Effective civic action and public policy must understand human emotion, and must respond to human emotion. But when it is founded on emotion, and not fact and logic, it is almost always destined to fail.
One of the reasons that mitigation is failing to progress as effectively as necessary (which you know as well as I) is because we are doing too many things that make us "feel good", and not enough of the critical tasks that will accomplish good. Collectively, our actions are based more on emotion than logic and the facts. It is as bogus to sell Climate Change on emotion as it is to sell Hummers and McMansions based on emotion. Even if you succeed in the sale, you fail in the result.
Am I devoid of emotion on this subject because I attempt to pursue it rationally? By no means. I become angry that certain officials at the highest level of our state government know very well the possible impacts that face us, but refuse to engage the issue meaningfully and publicly.

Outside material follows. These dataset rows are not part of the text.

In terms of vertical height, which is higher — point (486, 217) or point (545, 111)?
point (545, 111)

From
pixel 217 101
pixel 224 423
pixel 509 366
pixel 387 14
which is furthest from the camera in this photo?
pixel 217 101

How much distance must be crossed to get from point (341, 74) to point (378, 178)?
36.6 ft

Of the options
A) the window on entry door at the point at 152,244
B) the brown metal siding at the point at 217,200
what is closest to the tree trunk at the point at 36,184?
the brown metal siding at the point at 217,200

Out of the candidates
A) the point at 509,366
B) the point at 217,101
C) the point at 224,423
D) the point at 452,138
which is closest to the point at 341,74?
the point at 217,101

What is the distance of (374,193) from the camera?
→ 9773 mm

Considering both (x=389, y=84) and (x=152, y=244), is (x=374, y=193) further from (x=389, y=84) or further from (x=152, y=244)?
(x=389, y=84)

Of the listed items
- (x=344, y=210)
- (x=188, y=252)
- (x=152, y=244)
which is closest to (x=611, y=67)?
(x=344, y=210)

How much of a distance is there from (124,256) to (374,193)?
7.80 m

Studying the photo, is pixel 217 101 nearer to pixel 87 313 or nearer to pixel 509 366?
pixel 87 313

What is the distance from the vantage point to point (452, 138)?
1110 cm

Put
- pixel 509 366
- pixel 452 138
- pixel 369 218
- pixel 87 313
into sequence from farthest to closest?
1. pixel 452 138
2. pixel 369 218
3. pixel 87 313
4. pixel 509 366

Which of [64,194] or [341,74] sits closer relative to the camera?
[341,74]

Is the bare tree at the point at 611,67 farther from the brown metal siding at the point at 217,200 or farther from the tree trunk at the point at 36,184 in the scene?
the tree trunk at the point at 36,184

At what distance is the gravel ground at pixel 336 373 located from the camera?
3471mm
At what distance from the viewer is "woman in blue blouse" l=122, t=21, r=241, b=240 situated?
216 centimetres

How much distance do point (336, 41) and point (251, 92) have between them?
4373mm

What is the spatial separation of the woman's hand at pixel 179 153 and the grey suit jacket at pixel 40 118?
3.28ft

I become angry at the thought that a state agency brags about "going green" by buying Renewable Energy Credits, which provide a fig leaf of credibility compared to what the same money could accomplish if invested in real conservation measures, which the same agency touts as the first line of environmental defense.
While some people plant two hundred pinwheels to "symbolize" how much wind power it would take to power our capitol city (which is itself an unrealistic possibility), the Department of Environmental Protection could invest two years of purchasing RECs into purchasing one decent wind turbine which could be planted prominently at one of its three major state parks on the shore, and really do something to educate the public by example.
And yes, when I visit our shore during a flooding event, and I give my imagination to the waves, and allow it to rise to the possibilities, it touches me with very definite emotions. When I watch people going about their normal lives on a street that could be under water in twenty to sixty years, I wonder what that transition will be like for them, or for those who unwittingly replace them. And when I look at our Town green on a warm November afternoon, and realize that it is conceivable that this center of 370 years of human heritage could be under water by the end of this century, I feel a sense of despair, realizing that you and I are making very little progress in preventing it.
I am tired of folks who get an emotional high of 'empowerment' because they've changed all the lightbulbs in their home to fluorescents, when in truth those individual efforts, though necessary and important, will not substitute for strategic efforts of critical mass on energy and transportation and building codes and a dozen other issues that are institutional and don't respond well when they respond to the "squeaky wheel", generally driven by emotion.
Soooo....when I'm not replacing fluorescents in my own home,and I try to influence the institutional forces that can bring critical resource and critical mass and critical impact to this issue, I strive to suppress my emotions long enough to think responsibly and hopefully act responsibly.
And when the time comes that I can no longer do that, then its time to leave.
Posted by: Sidney Gale | 2007.11.27 at 08:15 PM
"I have attended other conferences on Climate Change, populated more by environmental advocates than environmental professionals, and I sense that their passion often over-rides a deep understanding and balanced sense of the issue. "
Emotions are an inescapable part of the "human response" to global warming. The success of your own slideshow presentation is at a visceral, emotional level- facts about flooding and sea level rise will not prompt people to action or capture anyone's imagination, and this is generally where the scientists and other environmental managers you describe often fall short- they don't understand people. Doesn't your own motivation go beyond the realm of the rational?